Stream: Coq users

Topic: Describing the relation between two tactics


view this post on Zulip liao zhang (Jul 04 2020 at 01:24):

Hi, I meet some problems with describing the relation between some Coq tactics.
There are two tactics unfold A, B in H, and unfold A in H.
It easy to manually judge that the effect of unfold A in H is a part of that of unfold A, B in H.
However, “effect” is so informal that I want to describe the relation more precisely, for example,
an argument of unfold A in H is a subset of the corresponding argument of unfold A, B in H

But I have two puzzles:
1: Could I say A is a subset of A, B? I think A and A, B are all arguments, I do not know whether one argument can be a subset of another argument.
2: How could I describe A and A, B are in the corresponding position?
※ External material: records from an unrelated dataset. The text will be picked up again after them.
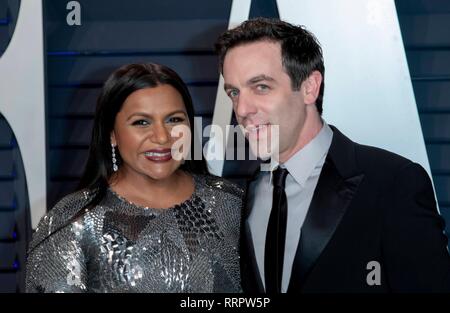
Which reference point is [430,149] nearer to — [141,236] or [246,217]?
[246,217]

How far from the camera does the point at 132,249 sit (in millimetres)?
1863

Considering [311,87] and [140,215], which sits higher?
[311,87]

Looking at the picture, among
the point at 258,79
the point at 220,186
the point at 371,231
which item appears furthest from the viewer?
the point at 220,186

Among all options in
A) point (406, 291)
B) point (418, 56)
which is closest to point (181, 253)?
point (406, 291)

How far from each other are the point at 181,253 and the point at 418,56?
4.19ft

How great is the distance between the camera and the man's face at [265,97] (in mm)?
1838

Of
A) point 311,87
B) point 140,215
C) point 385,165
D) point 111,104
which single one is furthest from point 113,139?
point 385,165

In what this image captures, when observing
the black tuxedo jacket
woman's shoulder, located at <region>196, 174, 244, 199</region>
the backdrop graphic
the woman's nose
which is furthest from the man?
the backdrop graphic

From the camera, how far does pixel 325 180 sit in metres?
1.78

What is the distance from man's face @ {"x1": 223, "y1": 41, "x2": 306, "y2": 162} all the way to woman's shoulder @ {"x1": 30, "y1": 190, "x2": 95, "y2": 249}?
489 mm

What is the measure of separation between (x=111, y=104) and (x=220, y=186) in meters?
0.41

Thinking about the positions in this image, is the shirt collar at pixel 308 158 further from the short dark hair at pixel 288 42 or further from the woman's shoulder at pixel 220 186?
the woman's shoulder at pixel 220 186

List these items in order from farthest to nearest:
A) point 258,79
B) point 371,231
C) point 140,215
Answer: point 140,215 → point 258,79 → point 371,231

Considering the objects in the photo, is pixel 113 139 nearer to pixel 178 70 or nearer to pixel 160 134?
pixel 160 134
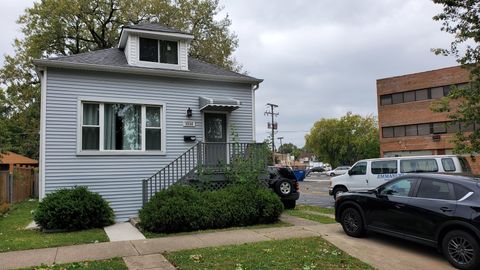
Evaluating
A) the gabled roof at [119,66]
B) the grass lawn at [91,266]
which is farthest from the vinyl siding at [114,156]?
the grass lawn at [91,266]

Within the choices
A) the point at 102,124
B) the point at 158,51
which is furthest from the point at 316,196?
the point at 102,124

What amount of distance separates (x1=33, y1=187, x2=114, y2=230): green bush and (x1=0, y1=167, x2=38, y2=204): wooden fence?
310 inches

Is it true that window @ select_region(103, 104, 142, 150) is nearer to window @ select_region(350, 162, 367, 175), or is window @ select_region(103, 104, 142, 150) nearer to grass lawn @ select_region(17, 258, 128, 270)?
grass lawn @ select_region(17, 258, 128, 270)

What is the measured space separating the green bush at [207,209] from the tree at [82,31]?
1887 cm

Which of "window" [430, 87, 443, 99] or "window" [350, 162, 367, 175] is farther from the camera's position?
"window" [430, 87, 443, 99]

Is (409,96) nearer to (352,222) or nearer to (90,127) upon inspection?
(352,222)

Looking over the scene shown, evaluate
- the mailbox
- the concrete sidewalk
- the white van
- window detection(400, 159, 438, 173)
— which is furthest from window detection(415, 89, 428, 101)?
the concrete sidewalk

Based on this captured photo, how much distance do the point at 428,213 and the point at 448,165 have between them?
7.13 m

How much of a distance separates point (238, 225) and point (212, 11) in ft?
73.4

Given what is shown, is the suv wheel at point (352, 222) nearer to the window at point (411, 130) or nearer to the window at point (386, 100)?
the window at point (411, 130)

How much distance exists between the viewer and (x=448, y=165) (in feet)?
43.3

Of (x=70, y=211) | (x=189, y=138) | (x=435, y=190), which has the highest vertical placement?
(x=189, y=138)

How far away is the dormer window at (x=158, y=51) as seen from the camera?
13.5 meters

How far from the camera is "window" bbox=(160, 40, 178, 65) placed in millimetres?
13695
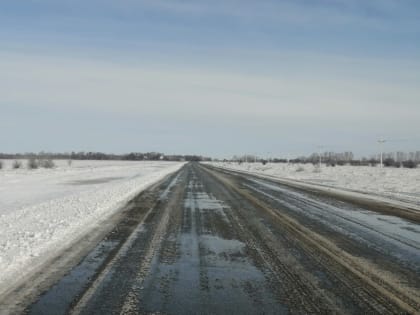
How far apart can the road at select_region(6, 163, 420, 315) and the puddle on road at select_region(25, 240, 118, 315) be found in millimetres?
14

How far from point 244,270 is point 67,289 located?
2.60m

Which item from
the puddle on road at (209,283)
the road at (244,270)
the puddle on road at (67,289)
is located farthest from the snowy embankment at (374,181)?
the puddle on road at (67,289)

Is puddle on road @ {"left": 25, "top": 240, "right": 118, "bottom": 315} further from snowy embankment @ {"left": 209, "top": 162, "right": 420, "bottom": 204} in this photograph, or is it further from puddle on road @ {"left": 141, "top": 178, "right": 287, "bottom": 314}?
snowy embankment @ {"left": 209, "top": 162, "right": 420, "bottom": 204}

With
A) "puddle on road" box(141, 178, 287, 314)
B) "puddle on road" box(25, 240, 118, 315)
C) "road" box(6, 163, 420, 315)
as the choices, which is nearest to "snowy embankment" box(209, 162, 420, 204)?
"road" box(6, 163, 420, 315)

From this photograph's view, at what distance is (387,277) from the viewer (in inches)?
285

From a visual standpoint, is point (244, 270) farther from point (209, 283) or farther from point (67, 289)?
point (67, 289)

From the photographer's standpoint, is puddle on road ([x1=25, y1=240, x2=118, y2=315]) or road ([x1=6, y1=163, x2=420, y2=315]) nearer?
puddle on road ([x1=25, y1=240, x2=118, y2=315])

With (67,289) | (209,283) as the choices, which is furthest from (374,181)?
(67,289)

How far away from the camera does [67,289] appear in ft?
21.1

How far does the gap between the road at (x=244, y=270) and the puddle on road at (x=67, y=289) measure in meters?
0.01

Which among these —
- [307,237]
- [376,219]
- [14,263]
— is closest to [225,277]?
[14,263]

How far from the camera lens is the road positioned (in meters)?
5.82

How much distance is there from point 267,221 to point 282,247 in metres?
4.11

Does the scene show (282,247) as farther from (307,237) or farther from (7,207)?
(7,207)
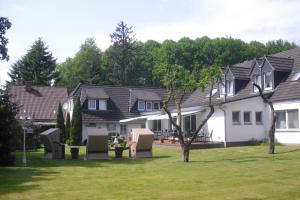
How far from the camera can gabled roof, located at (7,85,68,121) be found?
4969 cm

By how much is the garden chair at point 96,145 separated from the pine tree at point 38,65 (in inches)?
2019

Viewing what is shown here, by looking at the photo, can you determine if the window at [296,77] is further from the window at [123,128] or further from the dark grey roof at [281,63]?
the window at [123,128]

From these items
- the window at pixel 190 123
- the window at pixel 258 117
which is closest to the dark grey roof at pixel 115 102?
the window at pixel 190 123

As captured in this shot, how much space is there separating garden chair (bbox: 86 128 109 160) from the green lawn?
4325mm

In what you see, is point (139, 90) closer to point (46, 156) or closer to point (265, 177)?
point (46, 156)

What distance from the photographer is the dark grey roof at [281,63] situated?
33.1m

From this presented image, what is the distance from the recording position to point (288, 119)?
30156mm

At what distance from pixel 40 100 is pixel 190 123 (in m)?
21.7

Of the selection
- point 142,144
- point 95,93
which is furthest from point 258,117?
point 95,93

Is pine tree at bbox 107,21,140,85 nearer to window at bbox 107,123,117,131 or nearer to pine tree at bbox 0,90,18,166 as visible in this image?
window at bbox 107,123,117,131

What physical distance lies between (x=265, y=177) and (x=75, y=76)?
7228cm

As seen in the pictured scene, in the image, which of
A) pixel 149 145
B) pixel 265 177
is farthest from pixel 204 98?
pixel 265 177

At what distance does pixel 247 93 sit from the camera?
34844 mm

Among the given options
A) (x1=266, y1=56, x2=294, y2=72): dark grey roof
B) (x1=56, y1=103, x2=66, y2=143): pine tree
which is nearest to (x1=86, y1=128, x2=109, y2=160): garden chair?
(x1=266, y1=56, x2=294, y2=72): dark grey roof
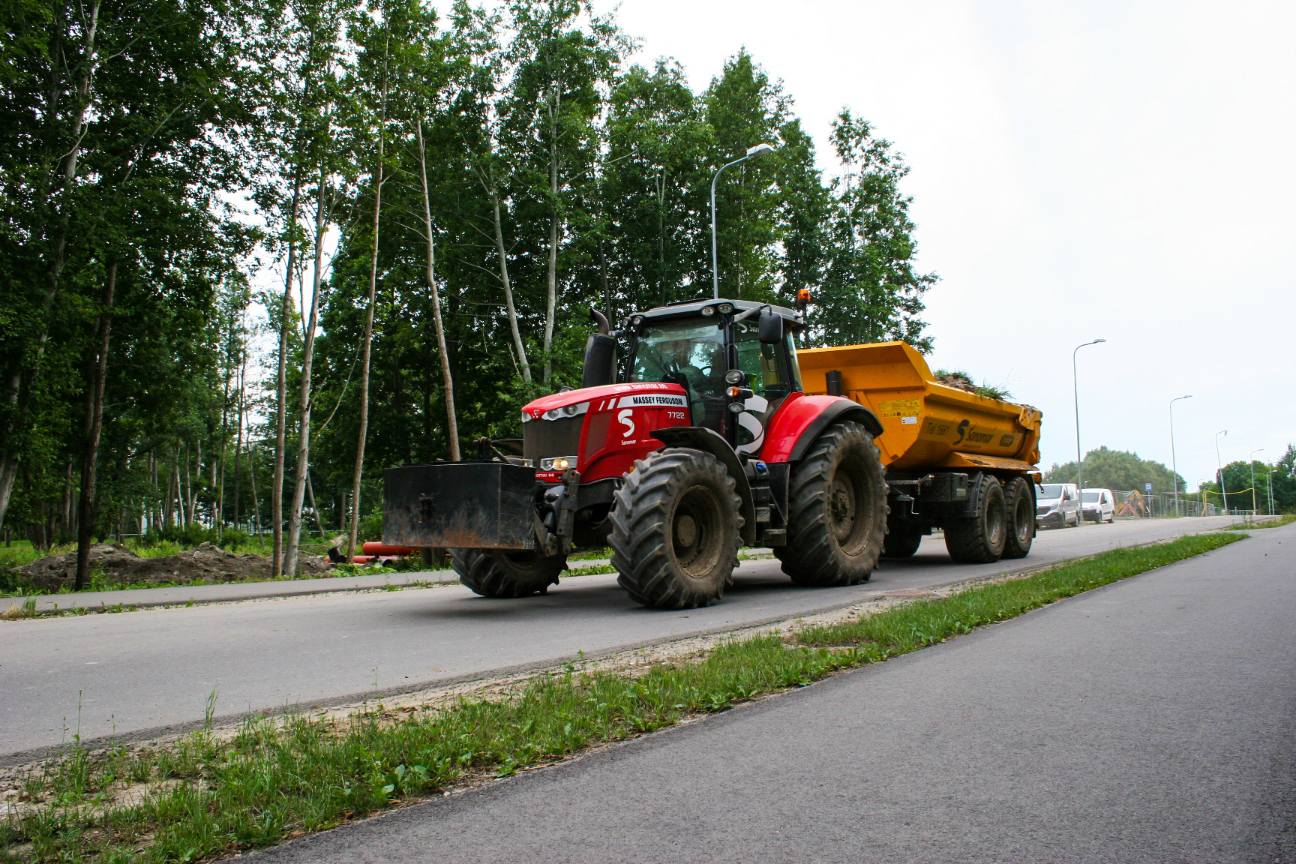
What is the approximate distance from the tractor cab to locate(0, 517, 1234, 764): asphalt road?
2030 millimetres

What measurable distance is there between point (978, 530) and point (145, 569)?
54.4 ft

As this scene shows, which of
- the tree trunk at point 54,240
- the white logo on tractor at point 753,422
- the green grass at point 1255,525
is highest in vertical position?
the tree trunk at point 54,240

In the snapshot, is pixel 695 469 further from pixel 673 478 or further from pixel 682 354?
pixel 682 354

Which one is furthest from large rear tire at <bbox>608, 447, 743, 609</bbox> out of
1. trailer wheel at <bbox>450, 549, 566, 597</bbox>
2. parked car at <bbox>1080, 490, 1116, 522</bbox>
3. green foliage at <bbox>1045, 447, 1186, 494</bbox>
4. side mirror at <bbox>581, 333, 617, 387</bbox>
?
green foliage at <bbox>1045, 447, 1186, 494</bbox>

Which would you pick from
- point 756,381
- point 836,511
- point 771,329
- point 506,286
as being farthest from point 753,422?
point 506,286

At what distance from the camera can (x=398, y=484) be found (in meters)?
9.18

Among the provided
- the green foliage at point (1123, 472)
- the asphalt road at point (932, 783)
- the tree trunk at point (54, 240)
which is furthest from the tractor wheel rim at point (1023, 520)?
the green foliage at point (1123, 472)

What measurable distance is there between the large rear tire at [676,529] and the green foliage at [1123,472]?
170 m

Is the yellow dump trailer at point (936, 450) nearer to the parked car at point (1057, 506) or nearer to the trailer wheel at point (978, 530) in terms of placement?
the trailer wheel at point (978, 530)

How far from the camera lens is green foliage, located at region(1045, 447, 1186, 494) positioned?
6713 inches

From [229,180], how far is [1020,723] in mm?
19819

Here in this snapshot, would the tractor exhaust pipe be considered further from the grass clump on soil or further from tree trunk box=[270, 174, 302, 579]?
tree trunk box=[270, 174, 302, 579]

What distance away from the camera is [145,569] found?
20.4 metres

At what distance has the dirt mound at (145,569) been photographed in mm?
18812
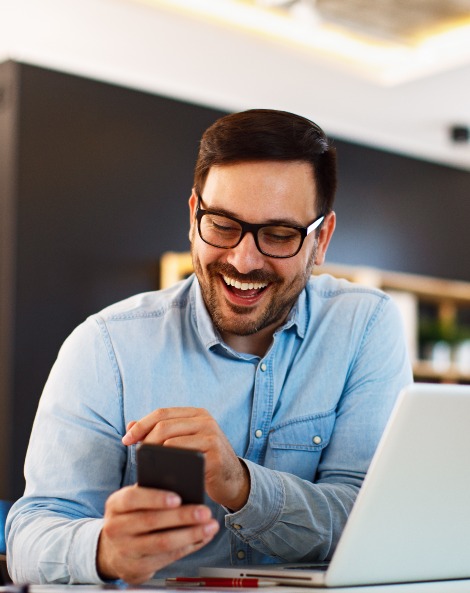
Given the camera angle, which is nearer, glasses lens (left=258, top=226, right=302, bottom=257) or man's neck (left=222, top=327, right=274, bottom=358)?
glasses lens (left=258, top=226, right=302, bottom=257)

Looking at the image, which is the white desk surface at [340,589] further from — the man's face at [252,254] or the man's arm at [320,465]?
the man's face at [252,254]

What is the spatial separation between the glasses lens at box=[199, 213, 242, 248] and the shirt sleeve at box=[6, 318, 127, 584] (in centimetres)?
29

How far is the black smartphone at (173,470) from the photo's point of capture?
114 cm

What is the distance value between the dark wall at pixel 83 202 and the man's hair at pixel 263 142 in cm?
322

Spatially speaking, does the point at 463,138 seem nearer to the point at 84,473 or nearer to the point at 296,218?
the point at 296,218

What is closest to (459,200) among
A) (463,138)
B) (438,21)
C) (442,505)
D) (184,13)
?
(463,138)

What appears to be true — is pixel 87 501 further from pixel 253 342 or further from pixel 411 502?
pixel 411 502

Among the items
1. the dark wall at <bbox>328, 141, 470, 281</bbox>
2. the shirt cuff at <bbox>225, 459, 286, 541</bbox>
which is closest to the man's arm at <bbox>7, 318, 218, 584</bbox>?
the shirt cuff at <bbox>225, 459, 286, 541</bbox>

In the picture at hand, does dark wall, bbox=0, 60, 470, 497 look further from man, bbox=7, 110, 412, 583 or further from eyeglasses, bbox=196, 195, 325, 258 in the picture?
eyeglasses, bbox=196, 195, 325, 258

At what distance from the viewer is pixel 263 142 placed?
1.82 metres

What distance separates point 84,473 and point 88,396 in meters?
0.15

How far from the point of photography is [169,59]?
5.31 metres

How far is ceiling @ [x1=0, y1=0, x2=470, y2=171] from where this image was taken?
183 inches

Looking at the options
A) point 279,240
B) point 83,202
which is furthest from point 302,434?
point 83,202
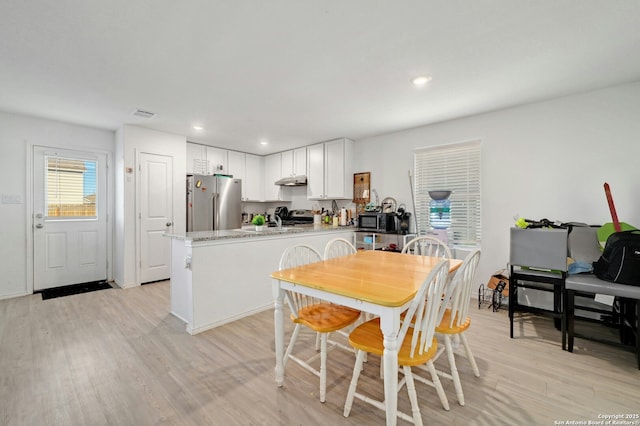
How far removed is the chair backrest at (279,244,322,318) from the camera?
1.87m

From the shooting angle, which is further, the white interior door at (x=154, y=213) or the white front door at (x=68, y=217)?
the white interior door at (x=154, y=213)

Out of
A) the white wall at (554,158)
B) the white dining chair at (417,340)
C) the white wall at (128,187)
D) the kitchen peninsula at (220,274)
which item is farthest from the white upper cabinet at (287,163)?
the white dining chair at (417,340)

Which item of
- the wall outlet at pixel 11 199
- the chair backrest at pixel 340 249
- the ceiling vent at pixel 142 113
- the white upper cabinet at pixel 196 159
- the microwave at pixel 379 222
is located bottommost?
the chair backrest at pixel 340 249

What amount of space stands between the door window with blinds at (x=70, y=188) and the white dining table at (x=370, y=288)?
4051mm

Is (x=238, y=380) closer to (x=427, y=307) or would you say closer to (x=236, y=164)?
(x=427, y=307)

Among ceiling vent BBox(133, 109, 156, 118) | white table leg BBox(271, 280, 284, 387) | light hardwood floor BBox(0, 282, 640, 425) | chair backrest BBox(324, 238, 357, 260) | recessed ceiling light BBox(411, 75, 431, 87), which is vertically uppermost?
ceiling vent BBox(133, 109, 156, 118)

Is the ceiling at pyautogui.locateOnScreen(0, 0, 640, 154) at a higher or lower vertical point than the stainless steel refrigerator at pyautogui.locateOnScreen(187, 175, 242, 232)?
higher

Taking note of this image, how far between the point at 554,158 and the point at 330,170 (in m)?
2.96

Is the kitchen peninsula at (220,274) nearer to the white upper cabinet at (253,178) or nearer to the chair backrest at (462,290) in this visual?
the chair backrest at (462,290)

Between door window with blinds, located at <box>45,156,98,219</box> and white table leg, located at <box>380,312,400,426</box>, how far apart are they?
4.82 m

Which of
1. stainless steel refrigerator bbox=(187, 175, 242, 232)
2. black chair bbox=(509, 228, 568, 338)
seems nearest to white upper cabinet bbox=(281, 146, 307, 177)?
stainless steel refrigerator bbox=(187, 175, 242, 232)

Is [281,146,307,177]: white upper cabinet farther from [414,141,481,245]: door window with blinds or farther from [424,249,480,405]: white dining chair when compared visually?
[424,249,480,405]: white dining chair

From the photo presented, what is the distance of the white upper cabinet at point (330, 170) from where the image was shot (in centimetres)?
457

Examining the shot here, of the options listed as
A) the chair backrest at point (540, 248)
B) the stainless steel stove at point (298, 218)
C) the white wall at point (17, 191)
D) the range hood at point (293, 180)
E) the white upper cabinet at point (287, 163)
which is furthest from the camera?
the stainless steel stove at point (298, 218)
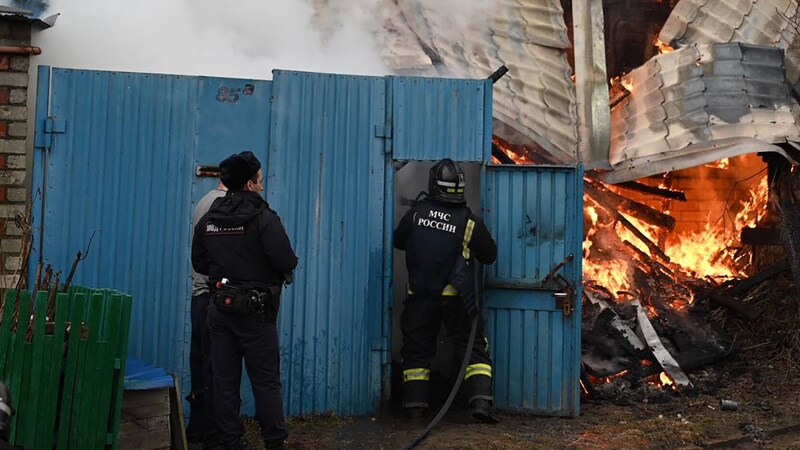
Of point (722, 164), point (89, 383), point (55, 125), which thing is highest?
point (722, 164)

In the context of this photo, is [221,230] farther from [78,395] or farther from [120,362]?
[78,395]

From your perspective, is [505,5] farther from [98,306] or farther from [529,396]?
[98,306]

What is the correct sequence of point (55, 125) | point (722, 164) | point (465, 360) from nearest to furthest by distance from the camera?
point (55, 125)
point (465, 360)
point (722, 164)

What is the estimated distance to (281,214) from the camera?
6520 mm

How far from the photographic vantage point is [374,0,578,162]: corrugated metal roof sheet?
839 cm

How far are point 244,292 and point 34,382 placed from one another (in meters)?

Because there is also an argument H in unfold A, B in H. If I just say an argument of unfold A in H is a subset of the argument of unfold A, B in H, without the word "corresponding", it is wrong because A in unfold A in H is not a subset of H in unfold A, B in H

view this post on Zulip Paolo Giarrusso (Jul 04 2020 at 01:36):

Unfold takes a list of identifiers (well, it's more complex, see the manual); so "unfold A, B" passes to unfold a bigger indentifier list than "unfold A".

view this post on Zulip Paolo Giarrusso (Jul 04 2020 at 01:41):

I guess similar jargon generalizes to any tactic which takes a list of something as an argument. E.g. "unfold foo in H1, H2" takes a bigger hypothesis list than "unfold foo in H1".

view this post on Zulip liao zhang (Jul 04 2020 at 02:04):

After more consideration, I guess it is fine to say the argument A is a sublist of the argument A, B. Is there any problem?